J'aurais passé pour un ignorant, un présomptueux, si l'on n'eût osé m'accuser de pis. L'empereur ne m'eût jamais pardonné de n'avoir pas été plus pénétrant. Combien de fois n'a-t-il pas réprimandé la police pour avoir arrêté des individus sur de simples présomptions! On conviendra que la situation dans laquelle je me trouvais était assez délicate pour que je pesasse mes déterminations. J'avais, comme je l'ai dit, demandé à l'empereur de me nommer son commissaire à Paris, dans le cas où les ennemis y entreraient; mais il m'avait répondu de suivre l'impératrice, si les événemens obligeaient cette princesse de sortir de la capitale. Les circonstances difficiles où nous étions, l'ordre positif du chef de l'État, devaient me rendre circonspect.
Je crus avoir fait tout ce que je pouvais dans la latitude qui m'avait été laissée, et je ne pense pas aujourd'hui même avoir manqué au moindre de mes devoirs. Je m'acheminai donc vers Orléans; je joignis à Étampes le grand-juge, M. Molé, qui avait aussi pris cette route pour éviter les encombremens qui obstruaient celle de Versailles, Rambouillet et Chartres. Nous nous communiquâmes nos tristes pressentimens, qui ne tardèrent pas à se réaliser.

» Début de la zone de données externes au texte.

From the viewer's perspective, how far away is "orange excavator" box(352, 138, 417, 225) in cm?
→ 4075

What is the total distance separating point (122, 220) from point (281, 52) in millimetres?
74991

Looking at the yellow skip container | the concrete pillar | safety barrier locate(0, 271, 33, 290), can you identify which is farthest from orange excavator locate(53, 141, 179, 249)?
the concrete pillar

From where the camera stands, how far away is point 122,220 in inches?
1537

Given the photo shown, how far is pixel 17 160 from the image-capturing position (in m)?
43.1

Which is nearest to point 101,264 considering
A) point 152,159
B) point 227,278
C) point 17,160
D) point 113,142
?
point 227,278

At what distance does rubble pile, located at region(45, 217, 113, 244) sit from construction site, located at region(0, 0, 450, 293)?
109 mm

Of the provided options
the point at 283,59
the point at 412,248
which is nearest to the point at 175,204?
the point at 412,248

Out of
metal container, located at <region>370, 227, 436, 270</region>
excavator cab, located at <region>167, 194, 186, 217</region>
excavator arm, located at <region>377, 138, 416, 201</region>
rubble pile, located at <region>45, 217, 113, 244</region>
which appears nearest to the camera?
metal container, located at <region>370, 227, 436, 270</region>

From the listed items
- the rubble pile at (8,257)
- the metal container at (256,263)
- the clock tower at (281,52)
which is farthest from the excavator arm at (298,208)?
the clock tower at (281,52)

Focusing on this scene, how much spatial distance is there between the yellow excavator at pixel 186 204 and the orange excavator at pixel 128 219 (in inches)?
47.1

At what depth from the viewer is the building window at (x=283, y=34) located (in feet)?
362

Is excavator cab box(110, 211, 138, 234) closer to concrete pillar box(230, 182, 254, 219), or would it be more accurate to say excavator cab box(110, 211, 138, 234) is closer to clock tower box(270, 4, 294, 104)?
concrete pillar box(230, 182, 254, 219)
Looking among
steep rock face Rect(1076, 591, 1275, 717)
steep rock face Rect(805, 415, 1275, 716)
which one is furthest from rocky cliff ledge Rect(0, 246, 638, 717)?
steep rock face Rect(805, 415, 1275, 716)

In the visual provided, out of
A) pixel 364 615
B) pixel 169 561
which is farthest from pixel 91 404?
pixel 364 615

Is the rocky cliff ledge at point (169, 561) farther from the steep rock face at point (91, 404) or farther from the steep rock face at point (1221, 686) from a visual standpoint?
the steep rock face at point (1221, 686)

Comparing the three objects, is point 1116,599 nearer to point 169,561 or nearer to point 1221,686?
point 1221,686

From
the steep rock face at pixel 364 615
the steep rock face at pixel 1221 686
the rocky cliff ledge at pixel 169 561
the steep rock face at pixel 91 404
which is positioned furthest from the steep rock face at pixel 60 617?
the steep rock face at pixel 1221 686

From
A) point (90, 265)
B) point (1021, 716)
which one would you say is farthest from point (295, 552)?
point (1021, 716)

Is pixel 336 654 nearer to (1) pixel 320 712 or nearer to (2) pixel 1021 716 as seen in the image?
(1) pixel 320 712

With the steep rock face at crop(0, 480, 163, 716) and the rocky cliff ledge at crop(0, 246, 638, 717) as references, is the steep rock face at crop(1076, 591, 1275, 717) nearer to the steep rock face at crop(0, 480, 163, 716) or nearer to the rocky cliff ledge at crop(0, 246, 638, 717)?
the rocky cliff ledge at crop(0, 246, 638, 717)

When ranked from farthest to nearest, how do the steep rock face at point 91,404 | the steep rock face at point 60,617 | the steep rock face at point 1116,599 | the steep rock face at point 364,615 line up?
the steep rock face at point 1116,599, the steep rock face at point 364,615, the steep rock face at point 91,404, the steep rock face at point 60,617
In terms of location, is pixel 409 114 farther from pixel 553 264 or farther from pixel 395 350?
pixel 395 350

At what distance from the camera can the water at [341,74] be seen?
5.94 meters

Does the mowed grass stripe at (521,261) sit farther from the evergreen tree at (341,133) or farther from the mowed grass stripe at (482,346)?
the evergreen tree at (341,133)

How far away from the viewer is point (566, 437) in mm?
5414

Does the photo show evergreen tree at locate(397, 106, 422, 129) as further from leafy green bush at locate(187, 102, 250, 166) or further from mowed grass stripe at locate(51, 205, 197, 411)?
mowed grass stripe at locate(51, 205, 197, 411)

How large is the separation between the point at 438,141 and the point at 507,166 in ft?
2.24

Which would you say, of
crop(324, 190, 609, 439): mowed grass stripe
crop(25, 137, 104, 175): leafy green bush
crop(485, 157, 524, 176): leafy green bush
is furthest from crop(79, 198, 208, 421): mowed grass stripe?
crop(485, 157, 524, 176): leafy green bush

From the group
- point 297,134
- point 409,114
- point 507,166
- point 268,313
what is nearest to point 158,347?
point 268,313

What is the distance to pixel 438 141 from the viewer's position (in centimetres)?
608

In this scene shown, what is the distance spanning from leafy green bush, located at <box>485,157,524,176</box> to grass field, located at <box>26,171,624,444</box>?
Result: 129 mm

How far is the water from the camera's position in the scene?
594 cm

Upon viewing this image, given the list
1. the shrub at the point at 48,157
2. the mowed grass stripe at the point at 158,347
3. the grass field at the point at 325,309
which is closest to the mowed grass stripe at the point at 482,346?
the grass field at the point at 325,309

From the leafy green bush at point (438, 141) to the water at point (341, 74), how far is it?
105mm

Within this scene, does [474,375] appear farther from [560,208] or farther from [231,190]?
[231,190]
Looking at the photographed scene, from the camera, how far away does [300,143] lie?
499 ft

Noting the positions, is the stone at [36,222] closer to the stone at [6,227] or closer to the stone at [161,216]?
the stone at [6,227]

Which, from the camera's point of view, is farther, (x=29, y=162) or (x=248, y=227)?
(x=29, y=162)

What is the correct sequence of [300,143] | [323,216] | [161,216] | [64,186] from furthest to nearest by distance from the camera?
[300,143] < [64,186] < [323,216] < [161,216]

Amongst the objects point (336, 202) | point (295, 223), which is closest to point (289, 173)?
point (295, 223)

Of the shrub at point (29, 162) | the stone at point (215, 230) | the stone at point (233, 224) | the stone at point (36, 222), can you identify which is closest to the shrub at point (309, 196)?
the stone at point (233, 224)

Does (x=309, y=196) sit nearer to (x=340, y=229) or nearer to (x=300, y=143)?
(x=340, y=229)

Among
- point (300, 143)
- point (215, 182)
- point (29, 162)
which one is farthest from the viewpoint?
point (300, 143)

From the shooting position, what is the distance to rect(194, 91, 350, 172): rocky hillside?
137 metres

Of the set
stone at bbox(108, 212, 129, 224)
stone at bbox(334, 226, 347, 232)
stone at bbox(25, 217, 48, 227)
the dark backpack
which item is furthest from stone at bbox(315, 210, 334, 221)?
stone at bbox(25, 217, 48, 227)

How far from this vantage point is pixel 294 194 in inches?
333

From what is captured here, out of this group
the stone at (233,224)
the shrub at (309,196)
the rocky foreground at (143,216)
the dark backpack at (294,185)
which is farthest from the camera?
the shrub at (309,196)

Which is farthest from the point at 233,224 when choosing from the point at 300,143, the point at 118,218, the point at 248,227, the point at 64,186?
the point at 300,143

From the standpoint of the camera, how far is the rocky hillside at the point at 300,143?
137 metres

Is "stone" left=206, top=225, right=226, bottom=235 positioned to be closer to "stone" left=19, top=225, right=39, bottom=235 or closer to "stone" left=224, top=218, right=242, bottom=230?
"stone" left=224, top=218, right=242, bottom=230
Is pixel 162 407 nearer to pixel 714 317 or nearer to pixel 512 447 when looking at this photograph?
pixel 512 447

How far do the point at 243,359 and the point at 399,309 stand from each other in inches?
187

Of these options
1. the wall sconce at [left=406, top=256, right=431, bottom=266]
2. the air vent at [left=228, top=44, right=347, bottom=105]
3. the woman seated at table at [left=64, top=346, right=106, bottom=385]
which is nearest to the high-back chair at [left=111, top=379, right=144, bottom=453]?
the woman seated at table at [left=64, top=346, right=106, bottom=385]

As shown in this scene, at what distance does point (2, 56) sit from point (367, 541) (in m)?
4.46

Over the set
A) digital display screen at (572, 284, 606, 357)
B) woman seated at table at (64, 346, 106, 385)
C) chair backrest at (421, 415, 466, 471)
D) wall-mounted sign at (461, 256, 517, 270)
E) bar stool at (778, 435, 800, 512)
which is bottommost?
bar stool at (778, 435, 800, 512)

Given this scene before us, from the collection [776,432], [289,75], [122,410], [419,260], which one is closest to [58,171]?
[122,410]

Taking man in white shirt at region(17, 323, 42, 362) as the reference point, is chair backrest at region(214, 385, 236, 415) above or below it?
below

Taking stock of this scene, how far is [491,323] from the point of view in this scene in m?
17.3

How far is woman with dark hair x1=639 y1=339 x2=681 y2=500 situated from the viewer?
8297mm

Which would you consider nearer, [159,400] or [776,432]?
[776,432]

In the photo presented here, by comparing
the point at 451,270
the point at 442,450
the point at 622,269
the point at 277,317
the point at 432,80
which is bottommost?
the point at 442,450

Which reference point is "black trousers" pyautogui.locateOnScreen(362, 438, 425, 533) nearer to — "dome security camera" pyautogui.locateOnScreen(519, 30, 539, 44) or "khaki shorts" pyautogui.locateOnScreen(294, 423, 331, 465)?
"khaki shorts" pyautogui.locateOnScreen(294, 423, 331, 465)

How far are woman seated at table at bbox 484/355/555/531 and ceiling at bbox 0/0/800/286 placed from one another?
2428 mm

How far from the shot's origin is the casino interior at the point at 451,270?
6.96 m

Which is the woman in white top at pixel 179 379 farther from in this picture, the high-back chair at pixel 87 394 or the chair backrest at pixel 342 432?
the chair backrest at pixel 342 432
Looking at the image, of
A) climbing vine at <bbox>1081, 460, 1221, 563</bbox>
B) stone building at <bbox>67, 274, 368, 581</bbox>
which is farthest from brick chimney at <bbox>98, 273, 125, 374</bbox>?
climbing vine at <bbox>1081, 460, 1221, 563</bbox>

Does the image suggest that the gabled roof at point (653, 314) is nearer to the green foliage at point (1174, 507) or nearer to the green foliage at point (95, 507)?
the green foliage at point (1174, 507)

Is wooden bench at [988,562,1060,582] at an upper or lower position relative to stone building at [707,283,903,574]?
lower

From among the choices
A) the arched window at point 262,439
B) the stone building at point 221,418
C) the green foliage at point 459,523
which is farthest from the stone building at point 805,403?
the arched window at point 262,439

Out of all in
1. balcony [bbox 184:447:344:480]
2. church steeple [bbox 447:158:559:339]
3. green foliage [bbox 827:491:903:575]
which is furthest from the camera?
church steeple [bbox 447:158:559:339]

On m'amena au milieu de la nuit un courrier qui portait à l'impératrice, qui était encore à Rambouillet, l'ordre de se rendre à Blois. Ce courrier m'apprit qu'il avait quitté l'empereur, dans l'après-midi, à Fontainebleau, où il venait d'arriver avec M. de Caulaincourt, et qu'il était reparti sur-le-champ pour Paris, où toute l'armée se rendait, mais que la tête n'en était encore arrivée qu'à Montereau. Mon premier mouvement fut de partir pour aller rejoindre l'empereur, mais je réfléchis bientôt qu'il pouvait devenir nécessaire de prendre diverses mesures à Blois ou à tout autre lieu dans lequel s'arrêterait l'impératrice; j'abandonnai cette idée pour me conformer à l'ordre que j'avais de me rendre auprès de cette princesse. Je me résignai d'autant plus aisément, qu'en comparant l'heure à laquelle le courrier avait quitté l'empereur à Fontainebleau avec ce qui avait dû se passer à Paris avant qu'il pût y arriver, il me fut facile de juger qu'il en serait informé avant que je l'eusse joint, ce qui effectivement eut lieu. Je continuai donc mon chemin sur Orléans, puis sur Tours, où je croyais l'impératrice, parce que je présumais que le courrier l'aurait trouvée partie de Rambouillet, et n'aurait pu l'atteindre qu'à Tours, qui était sa première destination. Je me trompai et fus obligé de revenir à Blois, où j'arrivai avant elle.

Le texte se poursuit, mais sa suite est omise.